Rise Seen in Asylum Denial Rates

Figure 1. Asylum Denial Rates in Immigration
Courts (see larger view, details)
The odds of an asylum claim being denied in Immigration Court have been rising. After reaching a historic low of only 44.5 percent turned down in FY 2012, the asylum denial rate rose to 47.2 percent in FY 2013 and has reached 50.2 percent during the first nine months of FY 2014. While this rate is higher than it has been since FY 2009, it is still much lower than ten years ago when almost two out of three (62.6%) individuals seeking asylum lost their cases (see Figure 1).

The number of asylum cases decided by Immigration Judges has fallen from a high-water mark of 35,782 cases in FY 2003. By FY 2010, that number had dropped precipitously to just 19,445. In the following year the count rebounded slightly, reaching 22,040. Since then, however, the number of immigration asylum cases being heard in Immigration Court has declined: during FY 2013 there were 20,941 cases decided, and the pace during FY 2014 has been slightly lower still[1] (see table: Asylum Decisions in Immigration Courts).

These latest Immigration Court numbers are based on case-by-case information obtained by TRAC under the Freedom of Information Act from the Executive Office for Immigration Review (EOIR).

Judge-by-Judge Asylum Decisions: New Reports Released

TRAC's report series on asylum decisions for each Immigration Judge[2] has been updated through the first nine months of FY 2014. As in the past, whether an individual request for asylum is approved or denied is still heavily dependent upon the judge who was assigned to decide the case.

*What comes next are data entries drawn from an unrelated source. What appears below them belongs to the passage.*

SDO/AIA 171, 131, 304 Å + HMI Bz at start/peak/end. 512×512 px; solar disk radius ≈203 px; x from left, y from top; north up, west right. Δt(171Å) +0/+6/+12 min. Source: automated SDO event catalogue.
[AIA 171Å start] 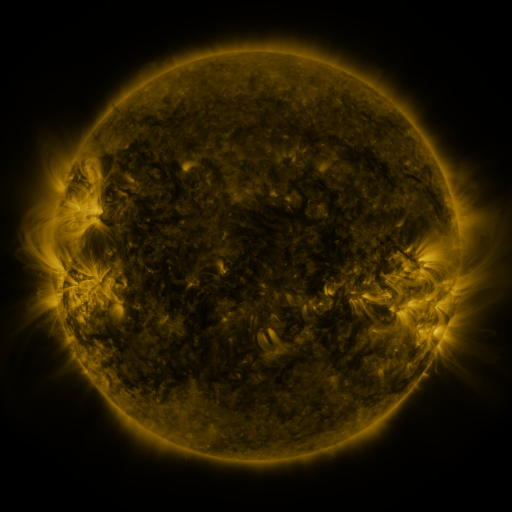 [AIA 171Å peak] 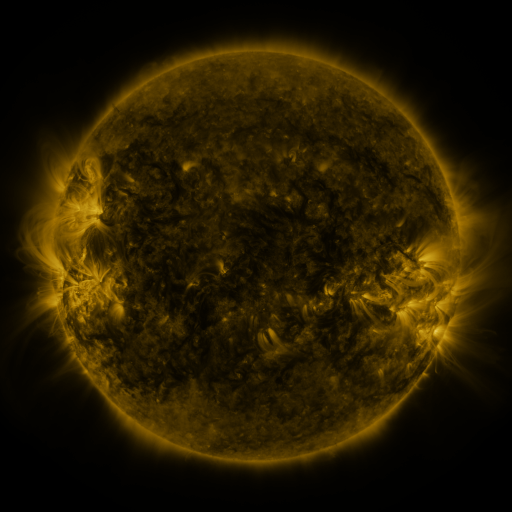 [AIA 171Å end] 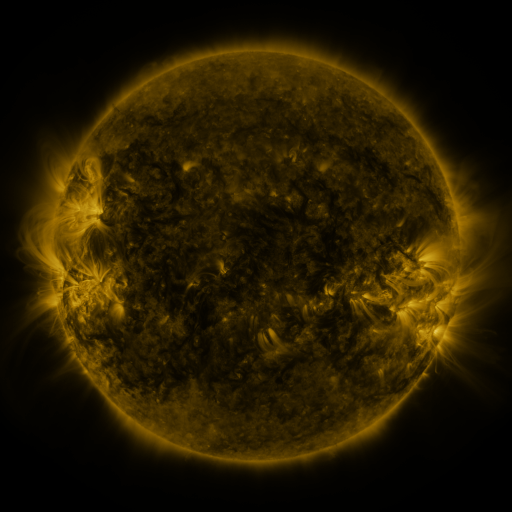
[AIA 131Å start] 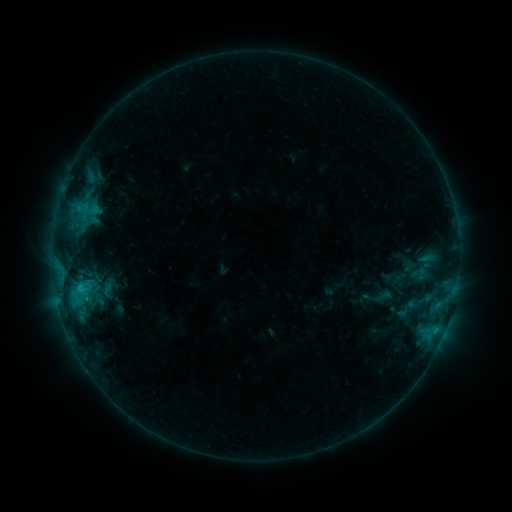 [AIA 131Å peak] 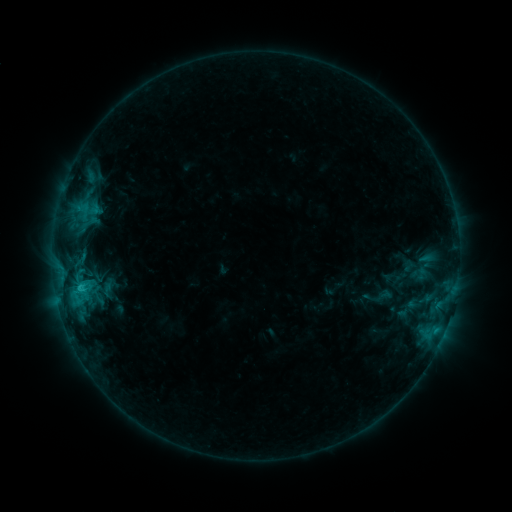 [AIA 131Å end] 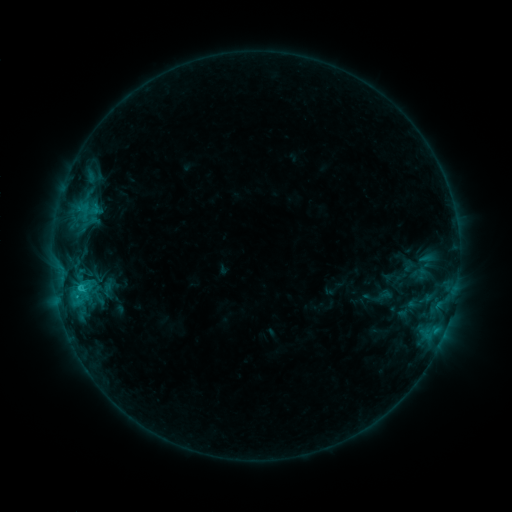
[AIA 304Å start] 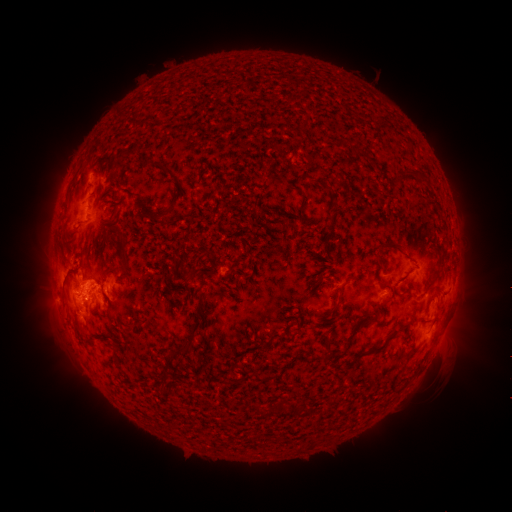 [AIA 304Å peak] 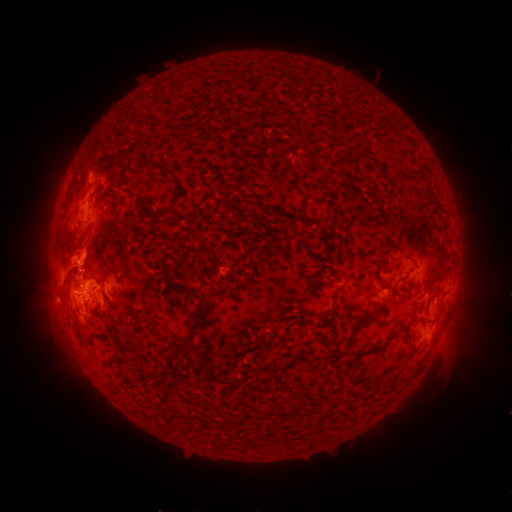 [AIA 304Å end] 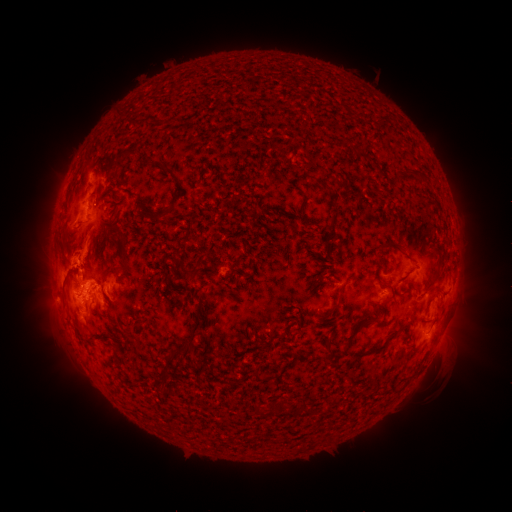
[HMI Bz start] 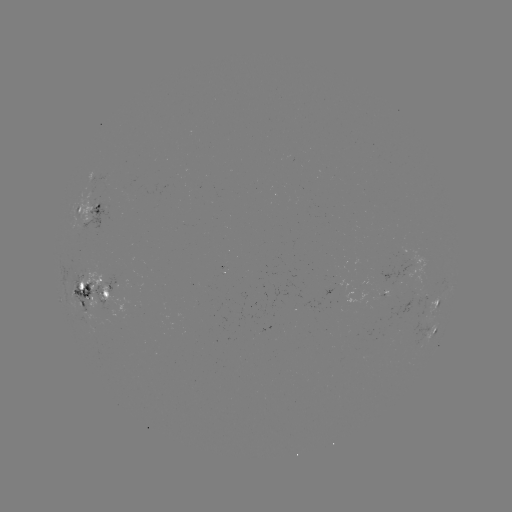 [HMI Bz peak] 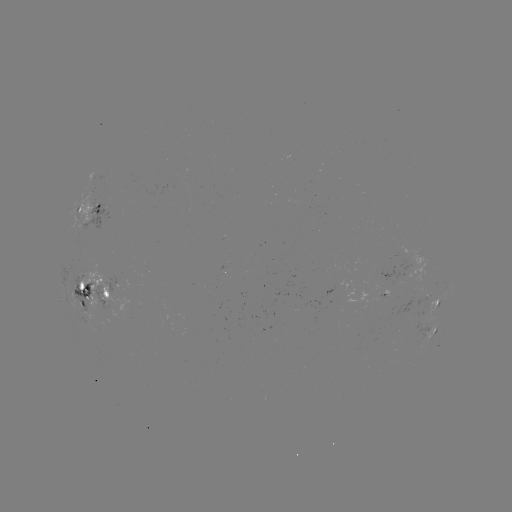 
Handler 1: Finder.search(eruption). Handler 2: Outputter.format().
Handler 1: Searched eruption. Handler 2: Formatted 46,256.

The 2014 reports on each individual Immigration Judge, with year-by-year denial rates and current comparative rankings, can be viewed at TRAC's judge-by-judge menu page.

An overview of judge asylum rates court-by-court, based upon each judge's report, is listed in this appendix: Judge-by-Judge Asylum Decisions in Immigration Courts.

[1]These counts represent all asylum decisions made in a given year, and include asylum decisions made after an appeal and remand.

[2]To be included in this series, a judge must have made at least 100 asylum decisions during the reporting period.